21. The composition of claim 20, wherein the immunological adjuvant is selected from the group consisting of an aluminium salts Monophosphoryl lipid A (MPL) and aluminum salt, monophosphoryl lipid A (MPL) and aluminum salt, and an oil in water emulsion comprising squalene, monophosphoryl lipid A (MPL) and QS-21 and cytosine phosphoguanine (CpG).

22. A method of protecting a susceptible patient against DENV infection comprising administering an effective amount of the composition of any one of claims 1-21 to the patient in need thereof.

23. The method of claim 22, wherein the composition is administered by intramuscular, intradermal, subcutaneous delivery, or via a mucosal surface.

24. The method of claim 23, wherein the composition is administered by subcutaneous or intramuscular injection.

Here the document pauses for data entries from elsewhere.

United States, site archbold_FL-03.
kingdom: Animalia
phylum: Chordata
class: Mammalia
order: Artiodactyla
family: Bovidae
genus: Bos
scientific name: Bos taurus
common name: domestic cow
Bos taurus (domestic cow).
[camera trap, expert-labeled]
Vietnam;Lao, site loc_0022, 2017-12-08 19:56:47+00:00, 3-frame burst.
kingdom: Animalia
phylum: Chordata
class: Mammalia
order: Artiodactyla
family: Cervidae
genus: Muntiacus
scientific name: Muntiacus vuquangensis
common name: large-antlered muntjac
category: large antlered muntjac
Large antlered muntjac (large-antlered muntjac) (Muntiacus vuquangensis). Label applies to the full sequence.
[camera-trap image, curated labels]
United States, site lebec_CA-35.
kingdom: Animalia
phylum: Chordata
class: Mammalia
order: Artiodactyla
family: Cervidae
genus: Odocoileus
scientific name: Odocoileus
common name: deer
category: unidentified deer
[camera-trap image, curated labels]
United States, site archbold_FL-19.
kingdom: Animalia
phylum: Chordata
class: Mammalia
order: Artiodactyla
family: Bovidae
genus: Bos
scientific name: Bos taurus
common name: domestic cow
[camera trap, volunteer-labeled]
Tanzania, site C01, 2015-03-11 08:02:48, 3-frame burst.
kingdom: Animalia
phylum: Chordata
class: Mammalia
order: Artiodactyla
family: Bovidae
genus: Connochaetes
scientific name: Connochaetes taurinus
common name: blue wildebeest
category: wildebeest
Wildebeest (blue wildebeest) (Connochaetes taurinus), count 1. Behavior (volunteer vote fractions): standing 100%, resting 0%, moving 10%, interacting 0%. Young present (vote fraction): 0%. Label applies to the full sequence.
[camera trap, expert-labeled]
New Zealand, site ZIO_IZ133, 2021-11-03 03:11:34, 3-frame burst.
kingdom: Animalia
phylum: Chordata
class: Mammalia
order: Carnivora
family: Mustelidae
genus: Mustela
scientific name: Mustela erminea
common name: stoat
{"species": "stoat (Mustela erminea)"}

25. A vaccine comprising a cell-adapted or attenuated DENV, wherein the vaccine is effective in inducing immunological protection against DENV infection and is non- pathogenic.

26. The vaccine of claim 25, wherein the DENV is serotype 2 or 3.

27. A vaccine comprising a biological agent or microbial component that is effective in inducing protection against DENV by stimulating a stronger cellular and humoral immune response to DENV as compared to a traditional DENV vaccine.

28. The vaccine of claim 27, wherein the DENV is serotype 1 or 4.

29. A multivalent DENV vaccine comprising: (a) an cell-adapted or attenuated DENV1 virus, (b) an cell-adapted or attenuated DENV2 virus, wherein the envelope protein comprises a valine or a leucine at amino acid position 55, (c) an cell-adapted or attenuated DENV3 virus, wherein the envelope protein comprises a valine or a leucine at amino acid position 55, and (d) an cell-adapted or attenuated DENV4 virus.

30. The multivalent DENV vaccine of claim 29, wherein the env protein of (b) or (c) further comprises a serine at amino acid 66.

31. A multivalent DENV vaccine comprising: (a) a subunit vaccine comprising a recombinant Dengue virus (DENV) envelope (env) protein, wherein the DENV is serotype 1 and amino acid 55 is not a valine, (b) a subunit vaccine comprising a DENV2 env protein, (c) a subunit vaccine comprising a DENV3 virus, and (d) a subunit vaccine comprising a recombinant Dengue virus (DENV) envelope (env) protein, wherein the DENV is serotype 4 and amino acid 55 is not a leucine.

32. The multivalent DENV vaccine of claim 31, wherein in (a) the amino acid at position 55 is threonine and wherein in (d) the amino acid at position 55 is threonine.

33. The multivalent DENV vaccine of claim 31 or 32, wherein in (a) the amino acid at position 66 is threonine and wherein in (d) the amino acid at position 66 is threonine.

34. A recombinant Dengue virus (DENV) comprising a recombinant envelope (env) protein, wherein the DENV replicates to a higher titer than wildtype virus.

35. The recombinant DENV of claim 34, wherein the DENV is serotype 1 and amino acid 55 of the env protein is not a valine, or wherein the DENV is serotype 4 and amino acid 55 of the env protein is not a leucine

36. The recombinant DENV of claim 35, wherein the amino acid at position 55 is threonine.

37. The recombinant DENV of claim 35 or 36, wherein the amino acid at position 66 is threonine.

38. The recombinant DENV of any one of claims 34-37, wherein the titer is greater than 1.0 log₁₀ as compared to the wildtype virus titer.

39. The recombinant DENV of any one of claims 34-37, wherein the titer is greater than 2.0 log₁₀ as compared to the wildtype virus titer.